Estratto fornito =
• • •

In Italia, tuttavia, Rexroth è per lo più un paria. L’ho conosciuto grazie a Flavio Santi: nel 1999, per Marcos y Marcos, ha curato l’antologia Su quale pianeta; esiste, ormai, nel mercato secondario. InternoPoesia, per la cura di Francesco Dalessandro, pubblicherà un mannello di “poesie scelte” come Lasciati celebrare.La celebreremo.  

Cristina Giorcelli ha scritto che Rexroth, “Tenace oppositore del materialismo contemporaneo, nutrì palingenetiche speranze nelle filosofie orientali e nella poesia. Nella sua visione, mistica e sensuale a un tempo, la poesia costituisce l’atto comunicativo, ‘sacramentale’, per eccellenza: in poesia, infatti, il suono, il ritmo, l’attenzione alla calligrafia (quale si rivela nella resa grafica delle traduzioni di Rexroth di poesia cinese e giapponese), la cura tipografica del testo, devono partecipare all’‘estasi del senso’”.

• • •

Obiettivo dell'esercizio = Ricopia il brano su Rexroth da "In Italia, tuttavia, Rexroth" fino a "come Lasciati celebrare.La celebreremo." compreso.

[Righe di domande sul ragionamento spaziale]
• • •

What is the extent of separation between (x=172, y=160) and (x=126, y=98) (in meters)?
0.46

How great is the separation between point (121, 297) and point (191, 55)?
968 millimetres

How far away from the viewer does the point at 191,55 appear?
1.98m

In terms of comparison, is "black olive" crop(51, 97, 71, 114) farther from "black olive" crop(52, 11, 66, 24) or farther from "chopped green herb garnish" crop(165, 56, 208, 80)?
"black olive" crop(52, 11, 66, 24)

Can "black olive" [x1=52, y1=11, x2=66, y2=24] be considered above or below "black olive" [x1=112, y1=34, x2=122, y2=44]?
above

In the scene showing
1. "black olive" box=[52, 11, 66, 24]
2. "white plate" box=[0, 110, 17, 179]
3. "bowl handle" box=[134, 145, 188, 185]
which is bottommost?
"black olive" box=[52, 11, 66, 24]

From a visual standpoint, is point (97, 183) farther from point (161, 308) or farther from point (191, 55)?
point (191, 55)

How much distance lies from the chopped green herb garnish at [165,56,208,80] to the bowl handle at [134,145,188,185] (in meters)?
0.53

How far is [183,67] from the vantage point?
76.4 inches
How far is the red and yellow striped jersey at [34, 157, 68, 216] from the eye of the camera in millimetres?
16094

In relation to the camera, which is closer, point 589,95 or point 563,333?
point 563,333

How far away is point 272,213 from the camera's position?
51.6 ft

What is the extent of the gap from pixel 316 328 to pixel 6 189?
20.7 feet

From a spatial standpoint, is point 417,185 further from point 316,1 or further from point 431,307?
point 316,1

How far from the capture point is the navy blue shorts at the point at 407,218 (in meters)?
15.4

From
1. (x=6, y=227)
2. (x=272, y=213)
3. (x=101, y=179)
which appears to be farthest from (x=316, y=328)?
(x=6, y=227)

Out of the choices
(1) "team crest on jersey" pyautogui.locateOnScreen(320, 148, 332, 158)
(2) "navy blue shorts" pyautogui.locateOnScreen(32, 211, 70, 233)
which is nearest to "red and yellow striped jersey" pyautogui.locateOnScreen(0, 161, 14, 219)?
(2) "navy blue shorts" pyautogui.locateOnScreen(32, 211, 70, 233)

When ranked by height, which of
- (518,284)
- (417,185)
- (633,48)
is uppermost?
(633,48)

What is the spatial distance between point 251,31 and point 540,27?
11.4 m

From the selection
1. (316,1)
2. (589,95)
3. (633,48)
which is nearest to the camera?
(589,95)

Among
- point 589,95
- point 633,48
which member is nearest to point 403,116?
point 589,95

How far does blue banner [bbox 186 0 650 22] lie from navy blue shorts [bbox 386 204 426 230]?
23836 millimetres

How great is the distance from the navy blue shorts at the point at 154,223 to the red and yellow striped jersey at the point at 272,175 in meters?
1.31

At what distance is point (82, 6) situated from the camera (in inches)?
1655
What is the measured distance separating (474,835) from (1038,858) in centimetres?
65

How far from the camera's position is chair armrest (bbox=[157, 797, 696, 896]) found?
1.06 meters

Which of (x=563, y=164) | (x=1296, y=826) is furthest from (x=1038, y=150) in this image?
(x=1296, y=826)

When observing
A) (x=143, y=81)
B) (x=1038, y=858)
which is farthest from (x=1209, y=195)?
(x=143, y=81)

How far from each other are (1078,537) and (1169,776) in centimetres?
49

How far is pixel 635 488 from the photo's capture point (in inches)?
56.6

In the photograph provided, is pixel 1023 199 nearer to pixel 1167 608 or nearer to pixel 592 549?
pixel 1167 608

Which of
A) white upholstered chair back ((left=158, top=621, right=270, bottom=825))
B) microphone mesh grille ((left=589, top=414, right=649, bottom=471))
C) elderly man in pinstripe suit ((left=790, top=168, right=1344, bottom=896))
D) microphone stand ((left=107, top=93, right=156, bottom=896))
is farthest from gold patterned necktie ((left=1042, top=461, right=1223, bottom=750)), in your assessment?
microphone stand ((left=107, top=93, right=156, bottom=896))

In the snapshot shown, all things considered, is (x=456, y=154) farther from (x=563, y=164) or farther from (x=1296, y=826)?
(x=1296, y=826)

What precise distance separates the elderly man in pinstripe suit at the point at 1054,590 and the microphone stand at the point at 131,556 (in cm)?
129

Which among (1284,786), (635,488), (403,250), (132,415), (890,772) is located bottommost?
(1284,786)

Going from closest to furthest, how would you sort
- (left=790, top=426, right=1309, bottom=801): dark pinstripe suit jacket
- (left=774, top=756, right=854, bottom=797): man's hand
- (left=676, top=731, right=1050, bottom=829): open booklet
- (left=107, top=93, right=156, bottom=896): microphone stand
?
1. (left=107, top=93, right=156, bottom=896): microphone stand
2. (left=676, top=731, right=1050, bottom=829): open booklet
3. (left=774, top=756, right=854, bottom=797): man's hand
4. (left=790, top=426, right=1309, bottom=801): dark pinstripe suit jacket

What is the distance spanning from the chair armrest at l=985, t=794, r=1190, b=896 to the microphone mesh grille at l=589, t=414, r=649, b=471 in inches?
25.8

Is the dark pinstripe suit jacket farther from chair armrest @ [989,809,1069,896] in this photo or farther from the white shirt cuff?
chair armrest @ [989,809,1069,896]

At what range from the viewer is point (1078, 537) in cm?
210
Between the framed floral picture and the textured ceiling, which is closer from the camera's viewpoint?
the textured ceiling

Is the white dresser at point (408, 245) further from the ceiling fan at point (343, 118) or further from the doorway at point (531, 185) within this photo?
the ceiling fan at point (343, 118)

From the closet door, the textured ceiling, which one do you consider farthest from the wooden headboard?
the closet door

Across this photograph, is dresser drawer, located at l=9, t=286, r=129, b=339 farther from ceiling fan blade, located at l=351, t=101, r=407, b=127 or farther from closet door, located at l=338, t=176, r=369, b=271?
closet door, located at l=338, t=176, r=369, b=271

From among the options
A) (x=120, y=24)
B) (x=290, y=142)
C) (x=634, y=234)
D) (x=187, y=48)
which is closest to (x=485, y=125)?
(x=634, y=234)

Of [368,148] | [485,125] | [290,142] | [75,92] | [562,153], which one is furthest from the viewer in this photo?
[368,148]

• • •

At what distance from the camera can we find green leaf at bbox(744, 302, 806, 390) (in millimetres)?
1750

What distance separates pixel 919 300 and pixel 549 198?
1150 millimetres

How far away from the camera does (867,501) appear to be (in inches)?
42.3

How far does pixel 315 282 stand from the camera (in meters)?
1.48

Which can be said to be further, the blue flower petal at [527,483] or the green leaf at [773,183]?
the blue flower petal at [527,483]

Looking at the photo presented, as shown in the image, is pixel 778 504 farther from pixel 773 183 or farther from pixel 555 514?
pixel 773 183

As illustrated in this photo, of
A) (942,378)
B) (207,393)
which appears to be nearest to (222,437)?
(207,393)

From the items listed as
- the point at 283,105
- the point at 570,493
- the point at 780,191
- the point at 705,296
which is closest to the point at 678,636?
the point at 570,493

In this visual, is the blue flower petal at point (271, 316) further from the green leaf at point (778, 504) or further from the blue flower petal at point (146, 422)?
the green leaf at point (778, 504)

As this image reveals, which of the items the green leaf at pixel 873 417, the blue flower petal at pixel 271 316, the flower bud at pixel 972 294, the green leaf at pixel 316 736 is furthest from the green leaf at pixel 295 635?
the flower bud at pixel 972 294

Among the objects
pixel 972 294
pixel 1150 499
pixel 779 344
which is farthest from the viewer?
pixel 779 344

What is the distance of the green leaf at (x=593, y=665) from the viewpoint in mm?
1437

• • •

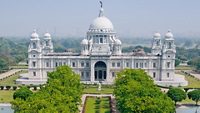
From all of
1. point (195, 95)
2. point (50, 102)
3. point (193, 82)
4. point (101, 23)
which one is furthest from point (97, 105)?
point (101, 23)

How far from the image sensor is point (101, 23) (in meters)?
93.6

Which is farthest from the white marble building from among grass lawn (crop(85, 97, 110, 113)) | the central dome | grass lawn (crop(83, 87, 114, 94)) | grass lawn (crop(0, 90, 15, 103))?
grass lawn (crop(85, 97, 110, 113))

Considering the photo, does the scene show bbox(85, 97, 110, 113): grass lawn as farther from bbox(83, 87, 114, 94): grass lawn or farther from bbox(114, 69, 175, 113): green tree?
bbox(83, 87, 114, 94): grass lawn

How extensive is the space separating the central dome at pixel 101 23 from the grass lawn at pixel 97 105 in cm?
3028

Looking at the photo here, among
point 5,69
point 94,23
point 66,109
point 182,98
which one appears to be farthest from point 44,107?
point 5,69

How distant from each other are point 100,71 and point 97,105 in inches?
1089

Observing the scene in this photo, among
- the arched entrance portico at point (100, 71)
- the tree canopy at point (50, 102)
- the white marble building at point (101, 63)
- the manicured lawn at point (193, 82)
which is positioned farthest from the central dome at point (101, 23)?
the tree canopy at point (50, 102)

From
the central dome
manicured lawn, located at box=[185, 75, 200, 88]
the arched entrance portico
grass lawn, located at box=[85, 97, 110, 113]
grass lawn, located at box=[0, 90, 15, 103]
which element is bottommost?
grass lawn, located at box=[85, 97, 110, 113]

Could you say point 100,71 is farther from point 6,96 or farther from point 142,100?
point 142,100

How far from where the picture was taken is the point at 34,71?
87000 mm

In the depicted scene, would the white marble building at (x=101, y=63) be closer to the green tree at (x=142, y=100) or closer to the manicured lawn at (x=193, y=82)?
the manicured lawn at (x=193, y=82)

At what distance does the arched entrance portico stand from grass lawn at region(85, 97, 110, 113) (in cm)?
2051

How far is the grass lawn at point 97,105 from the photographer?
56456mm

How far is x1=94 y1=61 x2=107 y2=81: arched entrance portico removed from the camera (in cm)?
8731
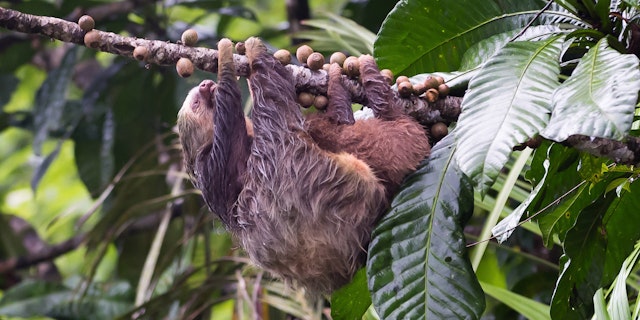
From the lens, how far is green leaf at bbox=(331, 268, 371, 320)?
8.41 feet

• • •

Risultato =
In Italia, tuttavia, Rexroth è per lo più un paria. L’ho conosciuto grazie a Flavio Santi: nel 1999, per Marcos y Marcos, ha curato l’antologia Su quale pianeta; esiste, ormai, nel mercato secondario. InternoPoesia, per la cura di Francesco Dalessandro, pubblicherà un mannello di “poesie scelte” come Lasciati celebrare.La celebreremo.